Per un alfabeto mediterraneo. Nuove Trame ad Agrigento  

22 Febbraio 2024

Dopo anni di abbandono, riapre la suggestiva sede delle Fabbriche chiaramontane di Agrigento. A prendersi cura della sua gestione è la Fondazione Orestiadi, che a dicembre ha qui inaugurato una mostra con l’idea di realizzare un polo culturale multidisciplinare stabile nel cuore del centro storico della città, in collaborazione con il Parco archeologico e Paesaggistico della Valle dei Tempi, l’amministrazione comunale e con altre istituzioni cittadine. Le attività si svolgeranno in continuità con la cifra estetica della Fondazione, attenta alle espressioni del contemporaneo, con un focus sul Mediterraneo. La temporanea si intitola significativamente Trame mediterranee, e si presenta come uno spazio off dell’omonimo Museo di Gibellina, diretto da Enzo Fiammetta. 

 Un’istituzione legata all’attività di Ludovico Corrao, parlamentare che accolse e promosse le istanze di rinnovamento successivo al terremoto del Belìce – raccogliendole in un progetto che oggi appare piuttosto controverso. Comunque sia, la presenza delle Orestiadi ad Agrigento è un fatto senz’altro positivo e necessario, perché colma una decennale lacuna legata all’assenza di ricerche artistiche più aggiornate. 

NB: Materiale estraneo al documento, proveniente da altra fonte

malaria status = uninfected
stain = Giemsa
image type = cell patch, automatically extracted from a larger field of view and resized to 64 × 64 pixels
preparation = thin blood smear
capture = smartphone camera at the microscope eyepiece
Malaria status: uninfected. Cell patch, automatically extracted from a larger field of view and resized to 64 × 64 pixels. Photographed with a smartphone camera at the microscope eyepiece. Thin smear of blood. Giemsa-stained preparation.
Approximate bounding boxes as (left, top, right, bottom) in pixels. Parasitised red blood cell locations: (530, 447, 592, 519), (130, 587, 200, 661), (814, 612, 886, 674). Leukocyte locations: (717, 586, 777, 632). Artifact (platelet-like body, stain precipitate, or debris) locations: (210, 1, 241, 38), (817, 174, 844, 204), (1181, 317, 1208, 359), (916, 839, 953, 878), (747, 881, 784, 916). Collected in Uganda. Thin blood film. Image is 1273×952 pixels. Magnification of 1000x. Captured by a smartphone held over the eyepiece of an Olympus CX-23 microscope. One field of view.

Trame riunisce manufatti differenti per media e contenuto, accostati secondo un criterio che metta in evidenza le continuità stilistiche di pattern, tecniche e approcci differenti. Sono presenti i grandi nomi della ricostruzione di Gibellina: le ceramiche Carla Accardi, Pietro Consagra, Arnaldo Pomodoro, invase da un apparato segnico esemplare delle poetiche formali di ciascuno, sono riconducibili a Nuove Ceramiche, la realtà artigianale nata nel 1982. Ma anche gli sguardi più significativi della Sicilia contemporanea: Alfonso Leto, con il suo Muezzin associa il cammeo di una rosa a una kūfiyya; Un Pop Up Algerino, di Francesco Impellizzeri parlano di un’ibridazione culturale che si sporge a vedere cosa avviene dall’altra parte del mare. In mezzo, può consumarsi la tragedia; HTTP 502 di Mustafah Sabbagh racconta anzitutto di un errore, di uno stress della comunicazione che, in un duplice intervento video-artistico, si presenta come condizione statica e mutevole. 

Nella direzione dell’ibrido linguistico è Biblioteca Siculo-Araba, installazione dello Stalker e Antonio De Luca risalente a un progetto internazionale del 2002. Su schermi sottili come una filigrana digitale appaiono scritte multilinguistiche legata alla geografia descritta dallo storico siciliano Michele Amari (1880). L’opera ha già fatto tappa nelle maggiori capitali del mondo arabo: è bello che ad Agrigento, nel cuore del Mediterraneo, l’arte possa essere espressione di una lucida, imparziale visione del mondo, dell’umanità, dell’incontro.